The most notable terrorist attacks of the decade include:

  • The Munich massacre takes place at the 1972 Summer Olympics in Munich, Germany, where Palestinians belonging to the terrorist group Black September organization kidnapped and murdered eleven Israeli athletes.
  • Rise in the use of terrorism by militant organizations across the world. Groups in Europe like the Red Brigades and the Baader-Meinhof Gang were responsible for a spate of bombings, kidnappings, and murders. Violence continued in Northern Ireland and the Middle East. Radical American groups existed as well, such as the Weather Underground and the Symbionese Liberation Army, but they never achieved the size or strength of their European counterparts.
  • On September 6, 1970, the world witnessed the beginnings of modern rebellious fighting in what is today called as Skyjack Sunday. Palestinian terrorists hijacked four airliners and took over 300 people on board as hostage. The hostages were later released, but the planes were blown up.

Prominent political events

Worldwide

Americas

Nixon displays the V-for-victory sign as he departs the White House after resigning
  • United States President Richard Nixon resigned as President on August 9, 1974, while facing charges for impeachment for the Watergate scandal.
  • Augusto Pinochet rose to power as ruler of Chile after overthrowing the country's Socialist president Salvador Allende in 1973 with the assistance of the Central Intelligence Agency (CIA) of the United States. Pinochet would remain the dictator of Chile until 1990.
  • Suriname was granted independence from the Netherlands on November 25, 1975.
  • In Guyana, the Rev. Jim Jones led several hundred people from the United States to establish a Utopian Marxist commune in the jungle named Jonestown. Amid allegations of corruption, mental and physical abuse by Jones on his followers, and denying them the right to leave Jonestown, a Congressional committee visited Guyana to investigate in November 1978. They were attacked by Jones' guards, and Congressman Leo Ryan was killed. The demented Jones then ordered everyone in the commune to commit suicide. The people drank or were forced to drink, cyanide-laced fruit punch. A total of 900 dead were found, including Jones, who had shot himself.

Europe

United States President Jimmy Carter and Soviet Union leader Leonid Brezhnev sign the SALT II treaty, June 18, 1979, in Vienna, Austria.
========================================
== Given instruction 1 ==
Transcribe everything in the text on 1970s events from "The most notable" down to "their European counterparts.".
== Given instruction 2 ==
Pick up the text on 1970s events after its last line and keep writing it.

== Records supplied ==
========================================
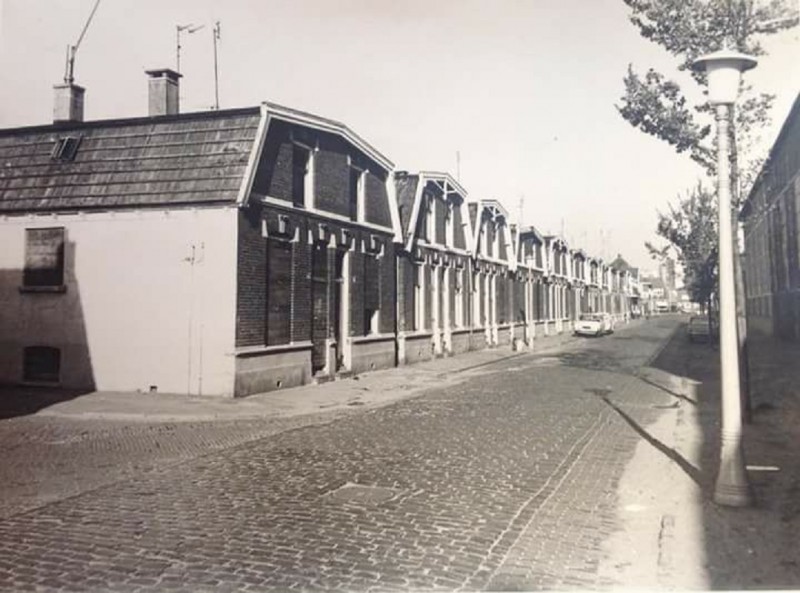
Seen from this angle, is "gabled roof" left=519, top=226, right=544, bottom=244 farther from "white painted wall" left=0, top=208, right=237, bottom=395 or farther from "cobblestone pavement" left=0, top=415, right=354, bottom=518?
"cobblestone pavement" left=0, top=415, right=354, bottom=518

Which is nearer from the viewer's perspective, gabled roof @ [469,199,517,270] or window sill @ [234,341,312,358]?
window sill @ [234,341,312,358]

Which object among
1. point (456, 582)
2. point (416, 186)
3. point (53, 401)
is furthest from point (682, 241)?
point (456, 582)

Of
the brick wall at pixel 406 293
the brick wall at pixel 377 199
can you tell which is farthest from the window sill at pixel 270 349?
the brick wall at pixel 406 293

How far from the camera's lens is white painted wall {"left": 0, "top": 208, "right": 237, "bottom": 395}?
1470cm

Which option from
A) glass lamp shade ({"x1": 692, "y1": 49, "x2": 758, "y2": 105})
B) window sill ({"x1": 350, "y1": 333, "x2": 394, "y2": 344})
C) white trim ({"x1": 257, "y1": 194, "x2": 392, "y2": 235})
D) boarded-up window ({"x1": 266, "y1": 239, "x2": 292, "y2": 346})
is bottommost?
window sill ({"x1": 350, "y1": 333, "x2": 394, "y2": 344})

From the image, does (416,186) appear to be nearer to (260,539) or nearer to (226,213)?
(226,213)

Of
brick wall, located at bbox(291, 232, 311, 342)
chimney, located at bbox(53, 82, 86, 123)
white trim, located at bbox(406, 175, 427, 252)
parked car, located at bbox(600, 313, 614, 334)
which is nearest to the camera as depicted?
brick wall, located at bbox(291, 232, 311, 342)

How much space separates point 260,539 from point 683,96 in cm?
1276

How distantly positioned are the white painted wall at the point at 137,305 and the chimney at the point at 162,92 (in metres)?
4.36

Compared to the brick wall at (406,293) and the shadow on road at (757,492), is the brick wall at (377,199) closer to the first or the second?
the brick wall at (406,293)

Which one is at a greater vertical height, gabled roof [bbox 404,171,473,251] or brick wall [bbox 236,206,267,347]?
gabled roof [bbox 404,171,473,251]

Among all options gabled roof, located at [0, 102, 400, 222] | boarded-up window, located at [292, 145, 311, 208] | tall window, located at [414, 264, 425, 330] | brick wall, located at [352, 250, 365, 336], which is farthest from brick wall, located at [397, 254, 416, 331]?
gabled roof, located at [0, 102, 400, 222]

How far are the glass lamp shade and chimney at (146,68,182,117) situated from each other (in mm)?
15472

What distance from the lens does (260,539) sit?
5.47 m
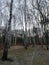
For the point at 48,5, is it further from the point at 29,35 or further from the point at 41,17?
the point at 29,35

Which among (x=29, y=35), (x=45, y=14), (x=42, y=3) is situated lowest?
(x=29, y=35)

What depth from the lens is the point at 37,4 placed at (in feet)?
67.8

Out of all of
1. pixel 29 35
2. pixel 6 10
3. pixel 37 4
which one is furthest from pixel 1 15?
pixel 29 35

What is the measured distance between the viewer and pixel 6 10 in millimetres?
14500

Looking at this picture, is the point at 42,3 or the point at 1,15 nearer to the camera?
the point at 1,15

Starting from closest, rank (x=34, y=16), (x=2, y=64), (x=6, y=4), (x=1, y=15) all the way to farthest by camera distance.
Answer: (x=2, y=64) < (x=6, y=4) < (x=1, y=15) < (x=34, y=16)

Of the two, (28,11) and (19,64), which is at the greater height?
(28,11)

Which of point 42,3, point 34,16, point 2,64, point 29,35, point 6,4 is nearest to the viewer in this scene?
point 2,64

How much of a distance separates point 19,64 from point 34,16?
37.7ft

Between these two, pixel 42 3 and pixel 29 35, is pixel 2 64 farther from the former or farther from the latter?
pixel 29 35

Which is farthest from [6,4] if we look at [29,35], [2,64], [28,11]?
[29,35]

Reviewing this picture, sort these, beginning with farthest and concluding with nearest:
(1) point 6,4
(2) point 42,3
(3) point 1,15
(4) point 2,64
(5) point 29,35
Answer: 1. (5) point 29,35
2. (2) point 42,3
3. (3) point 1,15
4. (1) point 6,4
5. (4) point 2,64

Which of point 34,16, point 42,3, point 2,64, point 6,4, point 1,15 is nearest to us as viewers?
point 2,64

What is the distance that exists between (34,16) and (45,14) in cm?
171
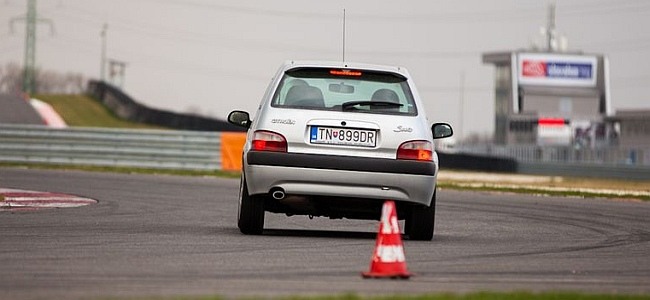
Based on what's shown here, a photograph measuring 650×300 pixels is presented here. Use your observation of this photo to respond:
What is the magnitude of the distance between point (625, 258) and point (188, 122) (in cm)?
3813

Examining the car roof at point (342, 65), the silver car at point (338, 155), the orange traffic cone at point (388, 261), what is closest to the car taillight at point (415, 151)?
the silver car at point (338, 155)

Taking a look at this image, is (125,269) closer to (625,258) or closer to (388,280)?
(388,280)

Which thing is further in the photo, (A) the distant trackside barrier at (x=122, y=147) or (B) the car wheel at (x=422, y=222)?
(A) the distant trackside barrier at (x=122, y=147)

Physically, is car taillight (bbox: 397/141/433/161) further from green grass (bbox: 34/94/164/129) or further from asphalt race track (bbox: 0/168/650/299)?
green grass (bbox: 34/94/164/129)

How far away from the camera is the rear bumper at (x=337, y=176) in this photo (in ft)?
42.0

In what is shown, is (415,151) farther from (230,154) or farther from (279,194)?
(230,154)

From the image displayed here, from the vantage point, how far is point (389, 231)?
9.67 m

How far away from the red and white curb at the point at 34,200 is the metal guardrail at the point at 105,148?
42.3 feet

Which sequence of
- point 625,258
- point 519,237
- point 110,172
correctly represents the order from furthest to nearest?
point 110,172 < point 519,237 < point 625,258

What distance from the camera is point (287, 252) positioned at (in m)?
11.4

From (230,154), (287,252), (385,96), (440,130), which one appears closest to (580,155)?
(230,154)

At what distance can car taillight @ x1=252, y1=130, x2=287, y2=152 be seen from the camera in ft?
42.3

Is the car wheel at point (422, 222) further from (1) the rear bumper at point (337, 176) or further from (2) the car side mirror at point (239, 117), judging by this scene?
(2) the car side mirror at point (239, 117)

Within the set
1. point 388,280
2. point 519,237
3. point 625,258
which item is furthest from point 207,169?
point 388,280
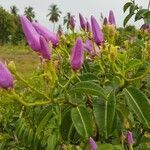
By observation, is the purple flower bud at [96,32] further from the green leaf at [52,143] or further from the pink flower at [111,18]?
the green leaf at [52,143]

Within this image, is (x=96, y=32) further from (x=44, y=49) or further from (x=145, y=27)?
(x=145, y=27)

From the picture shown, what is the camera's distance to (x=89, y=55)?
216cm

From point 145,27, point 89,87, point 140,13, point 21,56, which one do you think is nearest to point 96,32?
point 89,87

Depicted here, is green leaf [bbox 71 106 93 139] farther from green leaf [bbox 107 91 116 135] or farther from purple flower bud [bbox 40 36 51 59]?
purple flower bud [bbox 40 36 51 59]

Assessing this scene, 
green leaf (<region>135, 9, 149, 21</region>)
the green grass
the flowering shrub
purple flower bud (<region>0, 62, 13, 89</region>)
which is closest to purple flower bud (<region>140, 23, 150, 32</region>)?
green leaf (<region>135, 9, 149, 21</region>)

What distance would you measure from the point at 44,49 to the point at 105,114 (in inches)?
========================================
== Exercise response 1 ==
The most notable terrorist attacks of the decade include:

  • The Munich massacre takes place at the 1972 Summer Olympics in Munich, Germany, where Palestinians belonging to the terrorist group Black September organization kidnapped and murdered eleven Israeli athletes.
  • Rise in the use of terrorism by militant organizations across the world. Groups in Europe like the Red Brigades and the Baader-Meinhof Gang were responsible for a spate of bombings, kidnappings, and murders. Violence continued in Northern Ireland and the Middle East. Radical American groups existed as well, such as the Weather Underground and the Symbionese Liberation Army, but they never achieved the size or strength of their European counterparts.

== Exercise response 2 ==
  • Margaret Thatcher and the Conservative party rose to power in the United Kingdom in 1979, initiating a neoliberal economic policy of reducing government spending, weakening the power of trade unions, and promoting economic and trade liberalization.
  • Francisco Franco died after 39 years in power. Juan Carlos I was crowned king of Spain and called for the reintroduction of democracy. The dictatorship in Spain ended. The first general elections were held in 1977 and Adolfo Suárez became Prime minister of Spain after his Centrist Democratic Union won. The Socialist and Communist parties were legalized. The current Spanish Constitution was signed in 1978.
  • In 1972, Erich Honecker was chosen to lead East Germany, a role he would fill for the whole of the 1970s and 1980s. The mid-1970s were a time of extreme recession for East Germany, and as a result of the country's higher debts, consumer goods became more and more scarce. If East Germans had enough money to procure a television set, a telephone, or a Trabant automobile, they were placed on waiting lists which caused them to wait as much as a decade for the item in question.
  • The Soviet Union under the leadership of Leonid Brezhnev, having the largest armed forces and the largest stockpile of nuclear weapons in the world, pursued an agenda to lessen tensions with its rival superpower, the United States, for most of the seventies. That policy known as détente abruptly ended with the Soviet invasion in Afghanistan at the end of 1979. While known as a "period of stagnation" in Soviet historiography, the Seventies are largely considered as a sort of a golden age of the USSR in terms of stability and relative well-being. Nevertheless, hidden inflation continued to increase for the second straight decade, and production consistently fell short of demand in agriculture and consumer goods manufacturing. By the end of the 1970s, signs of social and economic stagnation were becoming very pronounced.
  • Enver Hoxha's rule in Albania was characterized in the 1970s by growing isolation, first from a very public schism with the Soviet Union the decade before, and then by a split in friendly relations with China in 1978. Albania normalized relations with Yugoslavia in 1971, and attempted trade agreements with other European nations, but was met with vocal disapproval by the United Kingdom and United States.
  • 1978 would become known as the "Year of Three Popes". In August, Paul VI, who had ruled since 1963, died. His successor was Cardinal Albino Luciano, who took the name John Paul. But only 33 days later, he was found dead, and the Catholic Church had to elect another pope. On October 16, Karol Wojtyła, a Polish cardinal, was elected, becoming Pope John Paul II. He was the first non-Italian pope since 1523.

Asia

Nixon and Zhou toast, 1972
  • On September 17, 1978 the Camp David Accords are signed between Israel and Egypt. The Accords led directly to the 1979 Egypt–Israel Peace Treaty. They also resulted in Sadat and Begin sharing the 1978 Nobel Peace Prize.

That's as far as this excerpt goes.